• _Quoted passage_
↓

To which, D’Agata replies with a smirk: “Yeah, I’m the immature one.”

In fact, D’Agata fails to recognize that an artist is someone who works with as well as against limitations. For instance, as many writers know, constraints liberate the imagination. When you can’t be too explicit in describing love scenes, you are compelled to use every element of art at your command to convey what is actually going on in that darkened tent or bedroom. Artists rise to challenges. A truly professional writer would have taken the information supplied to him by a fact-checker, adjusted his manuscript accordingly, and consequently made it better, both as a work of art and as a work of nonfiction.

But D’Agata insists, repeatedly, that what he presents isn’t journalism in the least; he’s an essayist. “My interpretation of that charge is that I try—that I try—to take control of something before it is lost entirely to the chaos. That’s what I want to be held accountable for as a writer; it’s how I want to be judged. Others can request to be judged by how strenuously they have tried to get their facts right, but for me, personally, that’s not exciting work. And neither does it seem like it would result in particularly consequential art.”

To which, Fingal insists on the reader’s trust that an author is presenting the “straight dope” or will at least point out whenever something is patently untrue for “artistic reasons.” He adds:

I’m just saying that there is something that feels strange about labeling your narrative “nonfiction” while you’re willfully manipulating facts… . It seems to me like it’s important for a person to know whether what they’re reading is the product of someone trying to “keep up the struggle to nail down the facts of the world,” as you put it, or if they’re reading something that disregards, discards, or manipulates those facts for artistic purposes. People feel like they’ve been trifled with if they discover they’ve been misled on that front.

D’Agata, the avant-gardiste, responds that the purpose of art is “to break us open, to make us raw, to destabilize our understanding of ourselves and our world so that we can experience both anew, with fresh eyes, and with therefore the possibility of recognizing something that we had not recognized before. Art is supposed to change us, to challenge us, and, yes, even to trick us.”

↑

• _Data for review_
↓

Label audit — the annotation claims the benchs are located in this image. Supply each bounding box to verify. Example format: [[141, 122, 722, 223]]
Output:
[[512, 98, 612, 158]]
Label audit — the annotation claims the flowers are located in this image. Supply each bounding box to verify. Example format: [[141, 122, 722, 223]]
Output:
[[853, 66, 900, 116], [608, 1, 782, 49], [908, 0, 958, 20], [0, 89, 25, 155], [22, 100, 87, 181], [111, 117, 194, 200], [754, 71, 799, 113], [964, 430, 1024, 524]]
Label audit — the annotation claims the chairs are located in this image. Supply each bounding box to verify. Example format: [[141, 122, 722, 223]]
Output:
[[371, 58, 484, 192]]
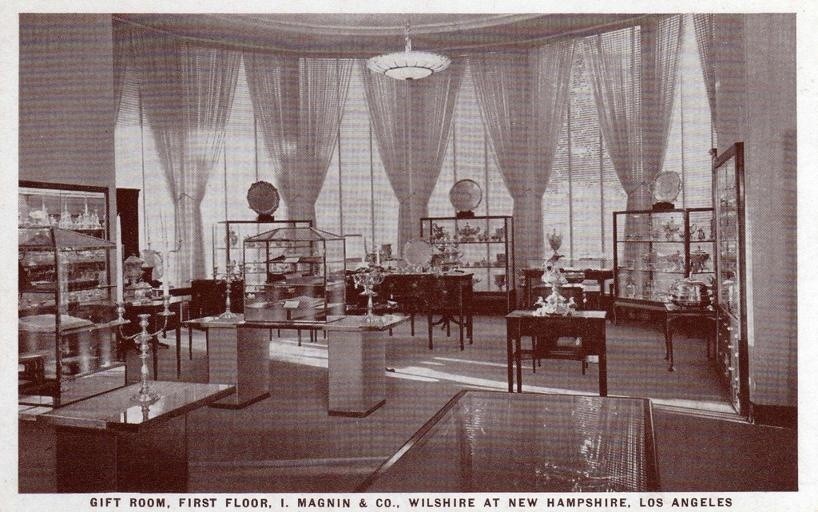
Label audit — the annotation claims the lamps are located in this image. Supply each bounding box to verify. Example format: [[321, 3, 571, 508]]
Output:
[[365, 17, 453, 83]]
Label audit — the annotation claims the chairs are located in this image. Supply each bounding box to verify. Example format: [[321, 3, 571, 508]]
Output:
[[347, 267, 475, 352]]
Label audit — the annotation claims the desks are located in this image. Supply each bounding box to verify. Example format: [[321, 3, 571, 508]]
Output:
[[351, 389, 660, 492], [19, 377, 236, 491], [182, 312, 412, 418], [505, 254, 609, 396]]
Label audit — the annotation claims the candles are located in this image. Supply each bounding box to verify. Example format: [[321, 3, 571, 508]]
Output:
[[111, 213, 130, 323], [156, 233, 175, 316]]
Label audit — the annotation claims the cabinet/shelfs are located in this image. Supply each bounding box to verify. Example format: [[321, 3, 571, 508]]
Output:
[[612, 140, 747, 416], [18, 180, 126, 409], [420, 216, 516, 324], [212, 218, 348, 324]]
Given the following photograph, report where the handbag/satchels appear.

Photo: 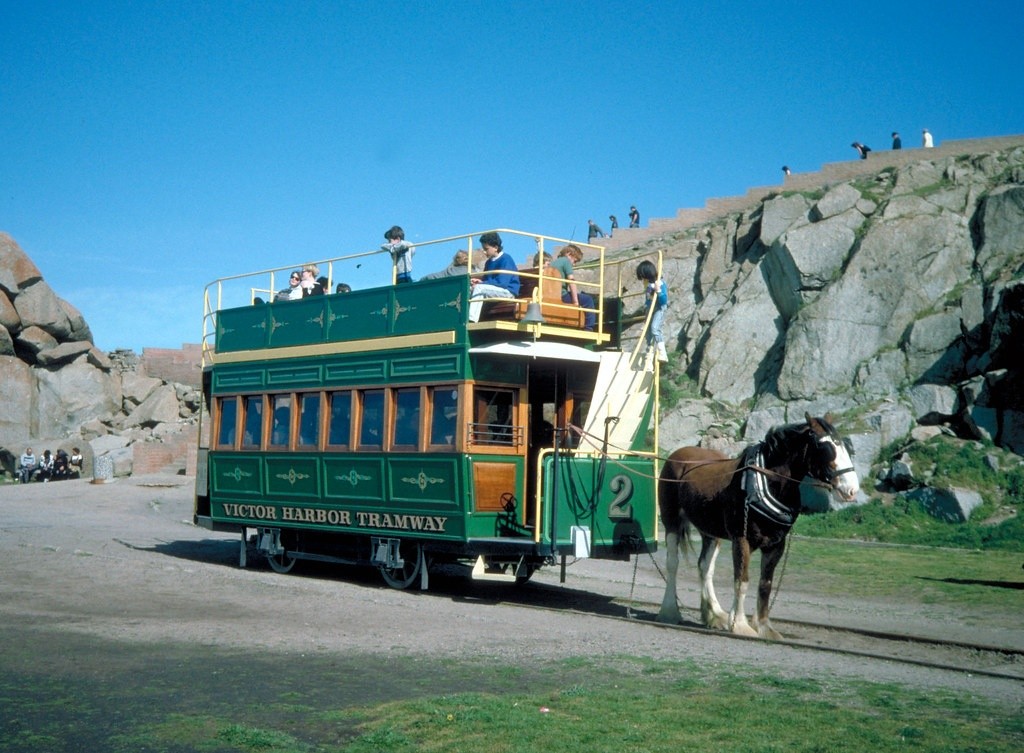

↑

• _Work task A_
Retype the portion of the passage about D'Agata and Fingal starting with "To which, D’Agata" and going on through "a work of nonfiction.".
• _Work task B_
Answer these questions using the passage about D'Agata and Fingal:
(i) According to the passage, what do constraints do to the imagination?
(ii) What does D'Agata say he is, rather than a journalist?
(iii) According to Fingal, how do people feel if they discover they have been misled?
• _Work task C_
Go on with the passage about D'Agata and Fingal, starting after its final sentence.

• _Response A_
To which, D’Agata replies with a smirk: “Yeah, I’m the immature one.”

In fact, D’Agata fails to recognize that an artist is someone who works with as well as against limitations. For instance, as many writers know, constraints liberate the imagination. When you can’t be too explicit in describing love scenes, you are compelled to use every element of art at your command to convey what is actually going on in that darkened tent or bedroom. Artists rise to challenges. A truly professional writer would have taken the information supplied to him by a fact-checker, adjusted his manuscript accordingly, and consequently made it better, both as a work of art and as a work of nonfiction.

• _Response B_
(i) They liberate it.
(ii) An essayist.
(iii) They feel like they've been trifled with.

• _Response C_
As some readers will recognize, this is the central doctrine of the Russian formalists of the 1920s, what is called ostranenie or defamiliarization. Living in the world dulls our senses; people who reside by the sea no longer hear the waves. Hence, art should render the familiar world strange and thus compel us to actually experience it. This D’Agata has tried to do in his free-wheeling re-creation of the Levi Presley case. But, as Fingal rightly stresses, when artistic liberties go too far, they destroy the reader’s faith in a writer, they undermine the entire ontological edifice of the work. People no longer know what they can believe and what they can’t. Was there even a boy named Levi Presley? Perhaps he, too, was made up.

On the last pages of The Lifespan of a Fact, Jim Fingal seems to surrender to despair. Having argued the case for facts as the basis for authority in storytelling, he asks himself: “Does it even matter?” Suppose he calculated to a fraction of a second Levi Presley’s movements during his last hour or two of life, “wouldn’t he still be dead?” Yes, but I suspect the intensity of Fingal’s emotional sympathy grows out of his dogged fact-checking. He knows, to borrow the historian Ranke’s famous phrase, “wie es eigentlich gewesen”—how it really was.

In my view, had John D’Agata reworked his piece according to Jim Fingal’s findings it would have become a stronger essay, probably acquiring a bit of refreshing astringency to counter its overt artsiness. Plus he would have gained the satisfaction of knowing that he had actually gotten things right. As it now stands, what D’Agata defends as a ground-breaking work of nonfiction art seems to me a largely showoffy performance, rife with hearsay, make-believe, and exaggeration. Tastes, of course, may vary.